[A-47]ARMv9/v8-电源状态管理软件架构(PSCI架构)

ver0.1

前言

我们的手已经开始触摸电源管理的软件层面的话题了,本文我们将在前文电源状态的基础上深入到电源管理软件架构的内部看一下。为了便于更加精细的管理,SOC的硬件节点会被划分成不同的电源域,而电源域又有不同的电源模式。电源管理系统是通过SCP对各个电源域内的PPU进行编程控制驱动电源域在不同电源模式之间进行切换。那么如何使电源域的电源模式满足软件的需求又能够省电,也就是让SOC工作在最佳能效比,就要引入OSPM对整个电源管理框架的干预,其实就是软件内部更知道自己的状态,通过一些软件策略不断的和SCP进行沟通,让SCP做出正确的决策。目前的OSPM有三条途径可以对电源管理进行干预:电压、时钟和电源状态。对应到CPU的节点可以概括为IDLE管理和DVFS管理。DVFS的管理先放一放,我们今天先来聊聊ARM是如何通过电源状态实现IDLE的管理,以及ARM架构下IDLE管理著名方式PSCI接口体系。同样在阅读本文之前,希望大家读一读我们的前序文章,掌握一些基础,也顺便找找感觉:
(1)[V-02]虚拟化基础-CPU架构(基于AArch64)
(2)[A-03]ARMv8/ARMv9-多级Cache架构
(3)[A-21]ARMv8/v9-SMMU系统架构和功能概述
(4)[A-25]ARMv8/v9-GIC的系统架构(中断的硬件基础)
(5)[A-38]ARMv8/v9-Generic Timer系统架构
(6)[A-41]ARMv9/v8-电源管理系统架构(Power Management System Architecture)
(7)[A-42]ARMv9/v8-电源管理工作原理(SCP Service Overview)

◇ ◇ ◇

## 给定要求 A
以下三项说法是否符合PSCI架构选段的内容？(i) SOC的硬件节点会被划分成不同的电源域；(ii) 本文先讨论DVFS管理；(iii) 目前OSPM有四条途径可以干预电源管理。每项请答“是”或“否”，并一字不差地引用选段中起决定作用的文字。
选段与这些行之间并无关联。

◇ ◇ ◇

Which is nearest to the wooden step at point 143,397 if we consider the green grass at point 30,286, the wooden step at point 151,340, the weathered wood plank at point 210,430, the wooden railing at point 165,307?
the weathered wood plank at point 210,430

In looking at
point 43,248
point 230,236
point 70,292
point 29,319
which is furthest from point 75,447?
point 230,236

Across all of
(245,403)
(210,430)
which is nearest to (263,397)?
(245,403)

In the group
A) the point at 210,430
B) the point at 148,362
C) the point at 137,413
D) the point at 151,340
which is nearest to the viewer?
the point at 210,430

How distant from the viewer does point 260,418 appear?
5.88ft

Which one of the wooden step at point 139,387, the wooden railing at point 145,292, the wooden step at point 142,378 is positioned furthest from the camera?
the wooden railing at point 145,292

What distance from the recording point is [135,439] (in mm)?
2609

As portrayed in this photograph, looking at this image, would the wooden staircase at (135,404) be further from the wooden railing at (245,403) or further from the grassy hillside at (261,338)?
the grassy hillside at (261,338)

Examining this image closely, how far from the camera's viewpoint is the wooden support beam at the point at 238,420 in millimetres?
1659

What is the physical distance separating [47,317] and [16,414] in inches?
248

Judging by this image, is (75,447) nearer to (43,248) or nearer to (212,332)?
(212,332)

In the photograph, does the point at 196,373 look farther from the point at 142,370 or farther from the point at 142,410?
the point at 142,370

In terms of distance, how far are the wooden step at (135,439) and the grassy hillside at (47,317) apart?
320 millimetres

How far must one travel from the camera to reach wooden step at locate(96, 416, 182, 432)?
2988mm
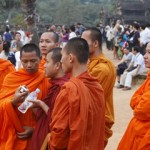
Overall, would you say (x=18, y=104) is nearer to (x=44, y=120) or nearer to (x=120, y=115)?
(x=44, y=120)

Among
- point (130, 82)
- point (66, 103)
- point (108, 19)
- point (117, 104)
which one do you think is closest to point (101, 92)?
point (66, 103)

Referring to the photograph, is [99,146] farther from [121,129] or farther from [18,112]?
[121,129]

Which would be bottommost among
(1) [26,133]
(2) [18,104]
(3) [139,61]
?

◇ ◇ ◇

## 给定要求 B
上方各行中，有几行含有字符串“does”？区分大小写，只需给出数字。

## 回复 A
(i) 是：“SOC的硬件节点会被划分成不同的电源域”
(ii) 否：“DVFS的管理先放一放”
(iii) 否：“目前的OSPM有三条途径可以对电源管理进行干预”

## 回复 B
2